Physiotherapist and occupational therapist experiences of adopting coaching methods when working with caregivers of children with disabilities.
Dr Fiona Graham
Senior Lecturer, Rehabilitation Teaching and Research Unit, University of Otago, Wellington
Friday 23 September, 2016
Dr Fiona Graham is a Senior Lecturer with the University of Otago, Wellington. Working from Christchurch, Fiona teaches distance-based postgraduate coursework in rehabilitation. Her research interest is enabling children’s participation through more effective ways of working with their caregivers.
Abstract: Physiotherapist and occupational therapist experiences of adopting coaching methods when working with caregivers of children with disabilities
Authors: Fiona Graham, Pauline Boland, Sylvia Rodger, Jenny Ziviani
Themes: Multi-agency, multidisciplinary collaboration to think, learn and do participation
Background: Occupational Performance Coaching (OPC; Graham et al., 2009) has been suggested as an intervention for working with caregivers toward achievement of participation-oriented goals for their children. Preliminary studies indicate its’ effectiveness (Graham et al., 2013) however it is unclear how therapists trained in this approach experience implementing it in clinical settings.

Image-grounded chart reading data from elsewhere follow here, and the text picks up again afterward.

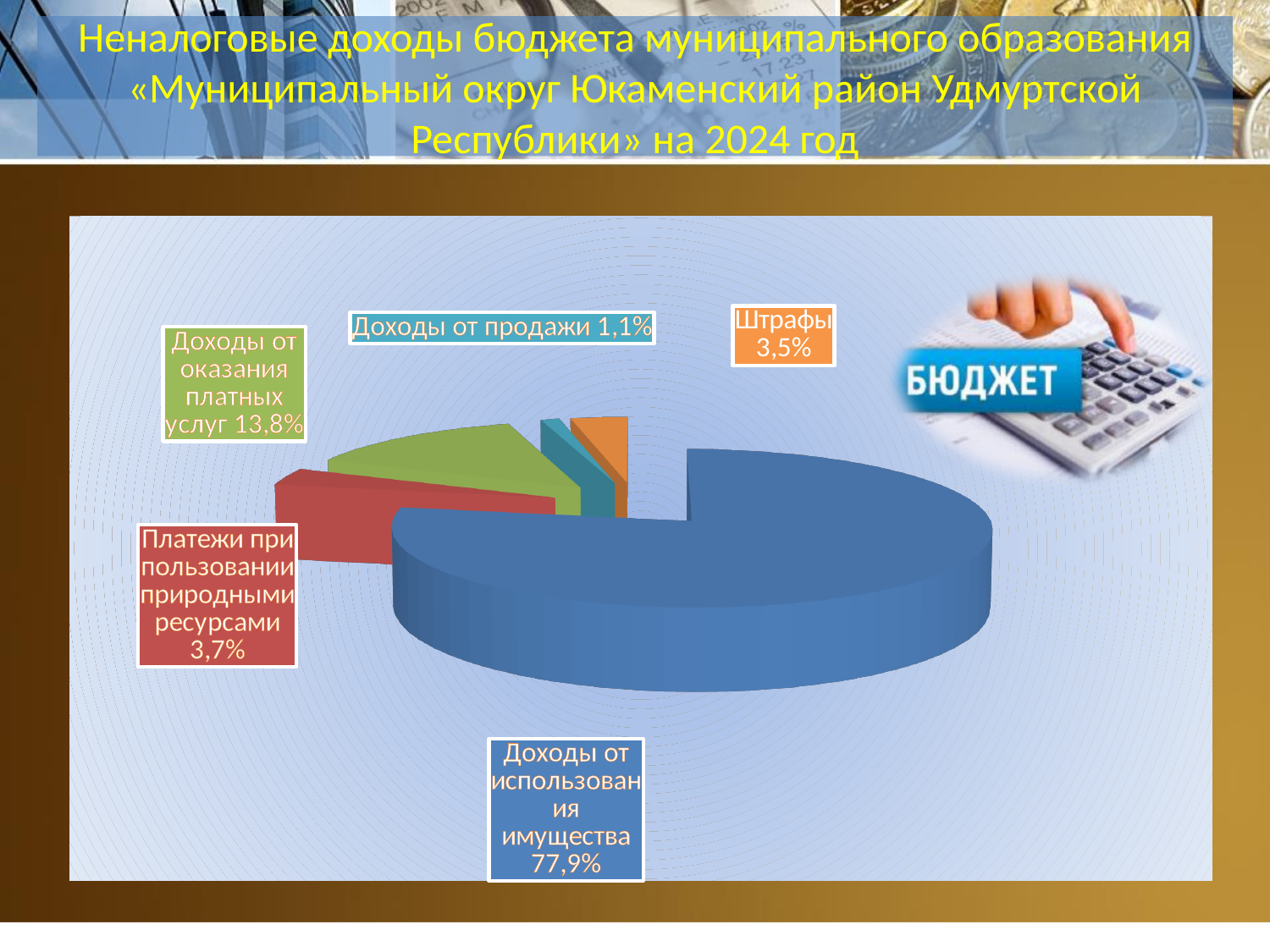
Which category has the largest share of the pie? Доходы от использования имущества What is the value for Платежи при пользовании природными ресурсами? 3,7% What share is shown for Доходы от продажи? 1,1% How many slices does the pie chart have? 5 Which category has the smallest share of the pie? Доходы от продажи What is the difference in percentage points between Доходы от использования имущества and Доходы от оказания платных услуг? 64,1 What percentage is shown for Штрафы? 3,5% What share of non-tax revenue comes from Доходы от использования имущества? 77,9% What type of chart is shown on the slide? Pie chart What year does the chart title refer to? 2024 Which is larger: Доходы от оказания платных услуг or Штрафы? Доходы от оказания платных услуг What is the value shown for Доходы от оказания платных услуг? 13,8%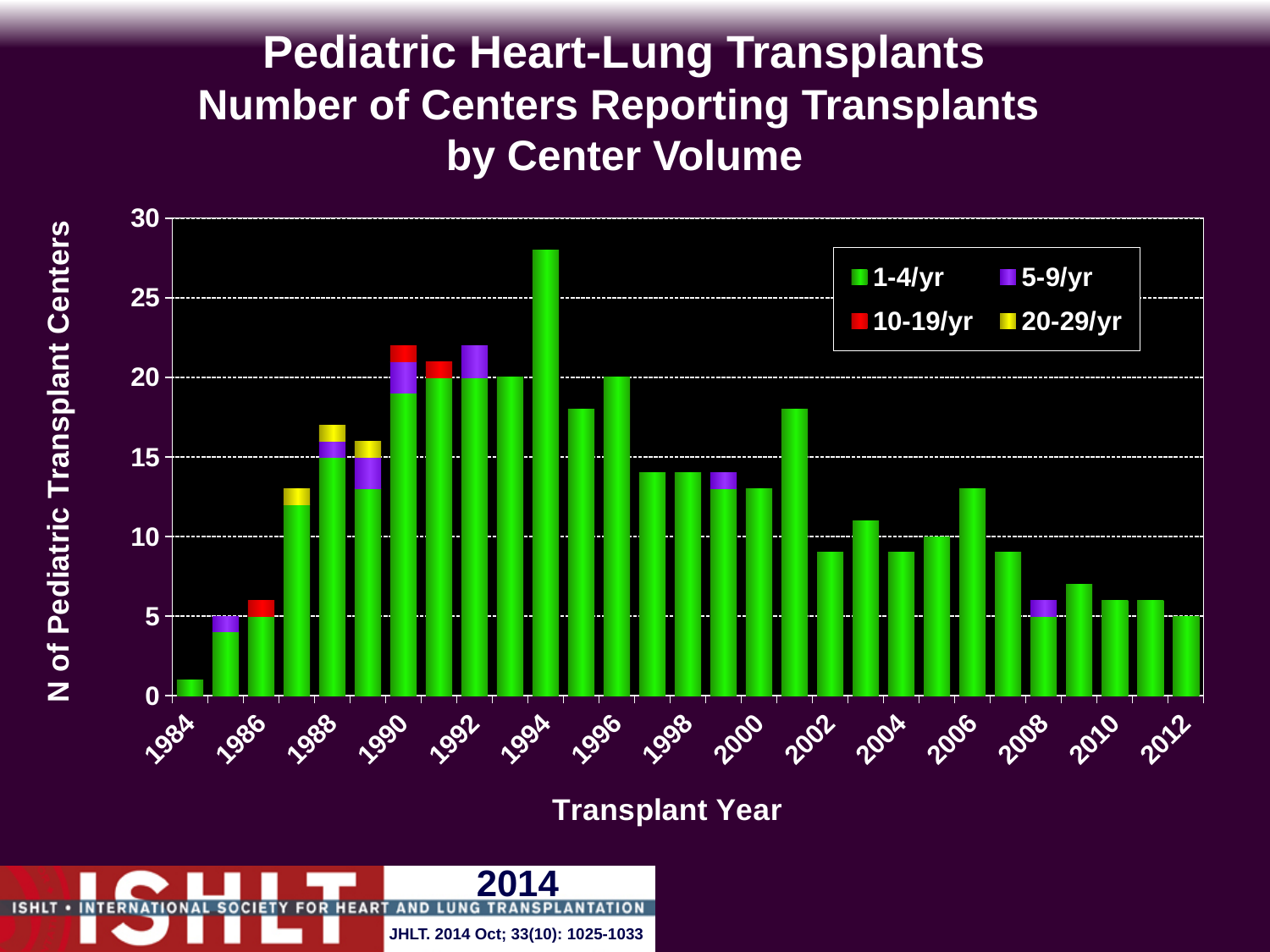
What is the total number of pediatric transplant centers reported for 1996? 20 Which colour represents the 1-4/yr center volume category in the legend? Green How many series does the legend list? 4 Which transplant year has the lowest total number of pediatric transplant centers? 1984 Is the total number of centers for 1994 greater or less than 25? greater Which year has more reporting centers in total, 2001 or 2002? 2001 What kind of chart is shown on the slide? Stacked bar chart Which transplant year has the highest total number of pediatric transplant centers? 1994 From 2001 to 2012, do the total numbers of reporting centers generally rise or fall? Fall What is the total number of pediatric transplant centers reported for 2012? 5 Is the total number of centers for 2002 greater or less than 10? less What is the total number of pediatric transplant centers reported for 2005? 10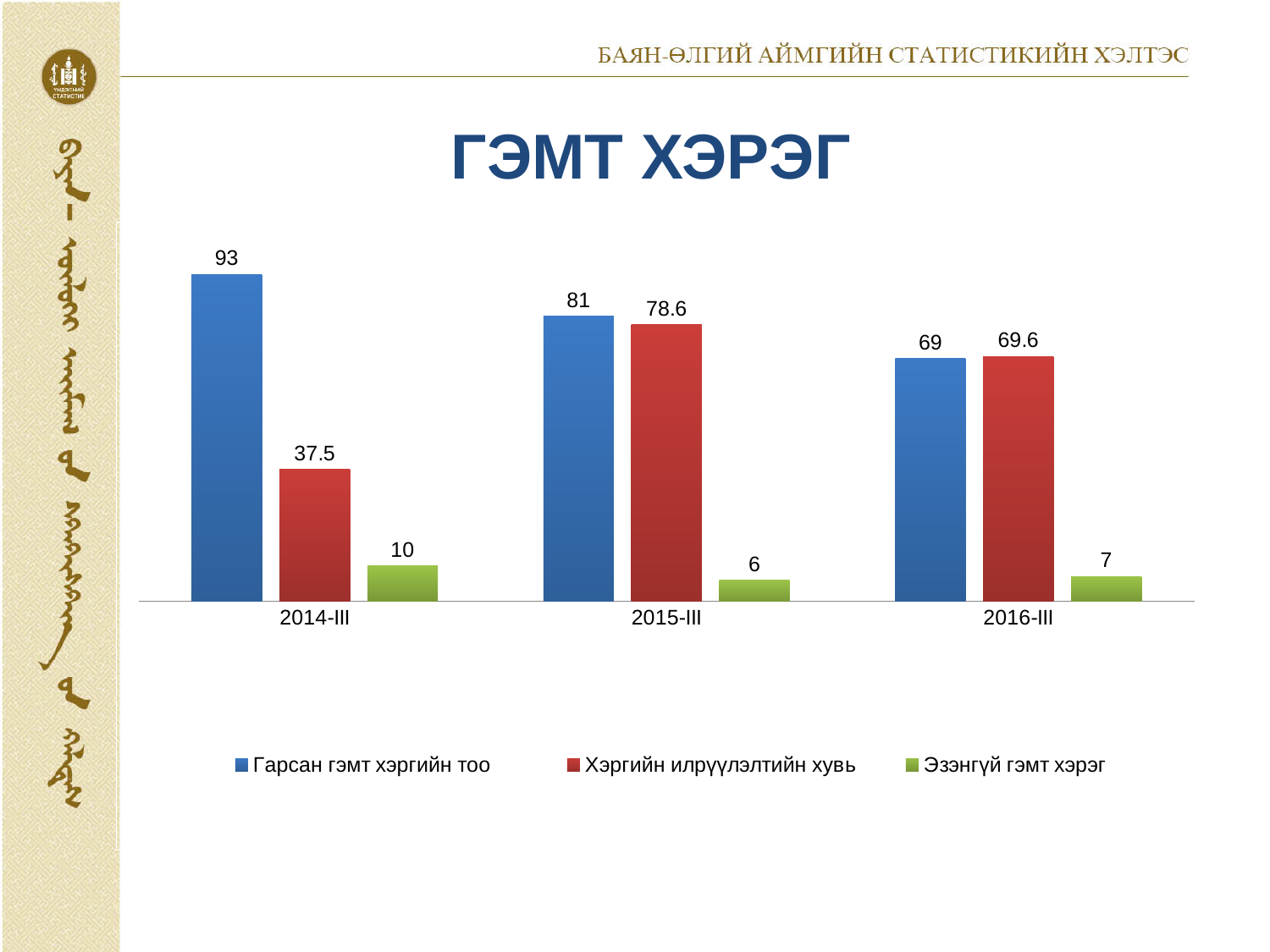
In which period is Гарсан гэмт хэргийн тоо highest? 2014-III What is the title of the chart? ГЭМТ ХЭРЭГ How many periods are shown on the x axis? 3 How many series does the legend list? 3 What is the value of Эзэнгүй гэмт хэрэг for 2016-III? 7 What is the difference between Гарсан гэмт хэргийн тоо in 2014-III and 2016-III? 24 What kind of chart is shown on the slide? Bar chart In which period is Хэргийн илрүүлэлтийн хувь lowest? 2014-III Which is larger in 2015-III: Гарсан гэмт хэргийн тоо or Хэргийн илрүүлэлтийн хувь? Гарсан гэмт хэргийн тоо Does Гарсан гэмт хэргийн тоо rise or fall from 2014-III to 2016-III? Fall What is the value of Гарсан гэмт хэргийн тоо for 2014-III? 93 What is the value of Хэргийн илрүүлэлтийн хувь for 2015-III? 78.6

Aim: This study explored physio- and occupational-therapists’ experiences of implementing Occupational Performance Coaching.
Method: Data from interviews (n = 10) and a focus group (n=3) with therapists working in child development services were analysed using thematic analysis (Braun and Clark, 2013).
Results: Four major themes in therapists’ experiences were identified: (1) Sharing power, (2) Reprioritising processes, and (3) Liberating but challenging. An overarching theme, ‘Listening better’ was evident across all themes. Implementing Occupational Performance Coaching drew on familiar skills for therapists and fitted with existing values in working with families. However, techniques that focused on building rapport with caregivers and eliciting caregivers’ knowledge were valued most highly. These techniques appeared to augment the therapeutic relationship and the process of therapy in ways that were energising but at times, challenging for therapists.
Conclusions: From therapists’ perspective, Occupational Performance Coaching can be implemented in a range of paediatric service environments by physio- and occupational-therapists. Occupational Performance Coaching appears to assist implementation of family-centred practice ideals and deepen therapists’ commitment to its philosophy.
BRAUN, V. & CLARK, V. 2013. Successful Qualitative Research Los Angeles, CA, Sage.
GRAHAM, F., RODGER, S. & ZIVIANI, J. 2009. Coaching parents to enable children’s participation: An approach for working with parents and their children. Australian Occupational Therapy Journal 56 16-23.
GRAHAM, F., RODGER, S. & ZIVIANI, J. 2013. Effectiveness of Occupational Performance Coaching in Improving Children’s and Mothers’ Performance and Mothers’ Self-Competence. American Journal of Occupational Therapy, 67, 10-18.